1974’s “Phases and Stages”

It remains the best album Nelson has ever recorded and perhaps the best concept album ever recorded by anyone. Each of these sides has its own emotional arc, with the woman’s renewal away from the husband showing a profound empathy by the artist, complemented on side two by the man’s somewhat bitter acceptance. Though every song advances the narrative, each can stand on its own with Nelson’s best — with the second side’s progression from “Bloody Mary Morning” through “I Still Can’t Believe You’re Gone” and “It’s Not Supposed to Be That Way” particularly powerful, stunning, even devastating in the way Willie phrases his vocal performance. “But be careful what you’re dreamin’,” the estranged husband warns the wife in the last of these. “Soon your dreams will be dreamin’ you.” Has Willie ever written a better couplet? Has anyone?

The freedom that had been granted Nelson to make something this great had great repercussions. Atlantic closed its country division after the album stiffed, and Wexler quit Atlantic in protest. Willie moved to Columbia, where he made his debut with Red Headed Stranger the following year.

Right place, right time, right label? Hard to figure. Columbia succeeded with Willie where Atlantic had failed, at least commercially. Just as Atlantic and Wexler had so recently succeeded with Aretha Franklin — in that same Muscle Shoals studio with those same musicians as Phases and Stages — after Columbia had struggled with her.

As for Red Headed Stranger, this concept album was every bit as daring as its predecessors, and was feared to be as uncommercial by Nelson’s new label, which reportedly thought it was a demo when he brought it to Columbia. But the label had granted Nelson full artistic control, and he fully exercised it.

It remains a signature achievement, its skeletal arrangements highlighting Willie’s guitar, Mickey Raphael’s harmonica (what was he, 12, when they recorded this?) and sister Bobbie Nelson’s piano. It’s as timeless as a classic country waltz and as eternal as a classic murder ballad — the intertwined strains of conceptual ingenuity. And it had its calling card with a hit single, the revival of “Blue Eyes Crying in the Rain,” so spare and pure it sounded like nothing else on the country charts, which it conquered, and then crossed over to establish Willie in the popular mainstream.

With the first chart-topping, multiplatinum album of his veteran career, the image on the cover became his image, and the narrative formed the backbone at the time of his live performance, though most of it has long since been gone from the repertoire (except for the hit and Bobbie Nelson’s “Down Yonder” solo piano spotlight).

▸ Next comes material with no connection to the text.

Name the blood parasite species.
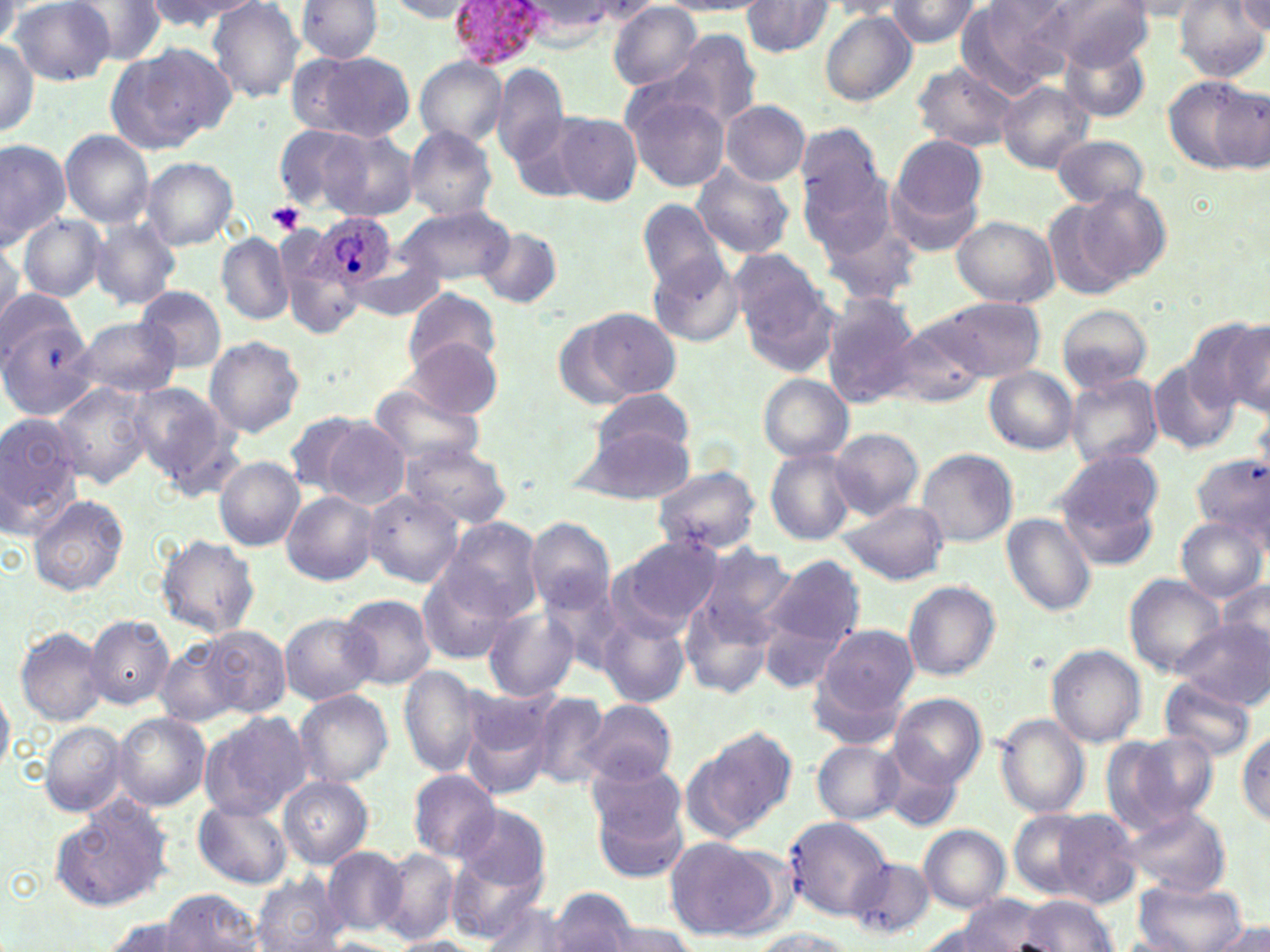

Though Willie wrote little of the material, his achievement lies in connecting these disparate songs into a coherent narrative, with his “Time of the Preacher” an indelible cohesive. Yet compared with Phases and Stages, Nelson’s artistic achievement here seems a little thin, without nearly as much meat on its bones.

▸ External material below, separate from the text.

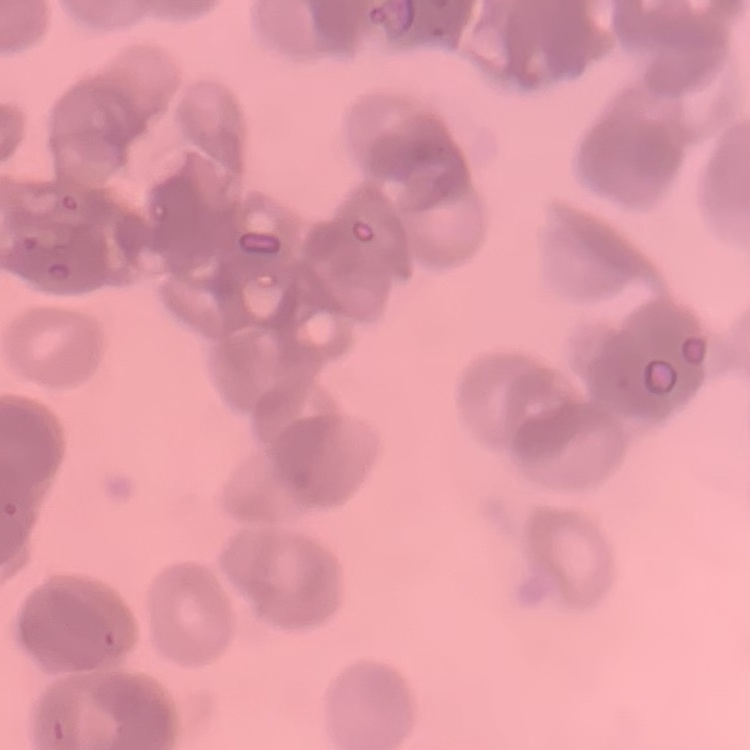

The erythrocytes exhibit rouleaux formation. Stained with either Field's or Giemsa. Thin peripheral smear. Square crop of a larger photomicrograph.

Not that it matters, but if anyone had asked me to rank these albums in order, this would be my ballot:

  1. Phases and Stages, Willie Nelson
  2. Honky Tonk Masquerade, Joe Ely
  3. Red Headed Stranger, Willie Nelson
  4. Joe Ely, Joe Ely

But the voters have cyber-spoken, and if there’s any worth at all to an exercise such as this, it’s turning listeners on to great albums they might not have heard before, or allowing us to revisit music that perhaps we haven’t heard in decades. And forcing some of us who reflect on these matters to think long and hard on what we most value. During the ’70s, in the state of Texas, music experienced a seismic change, one beyond category or conventional demographics. And we’re still experiencing the aftershocks.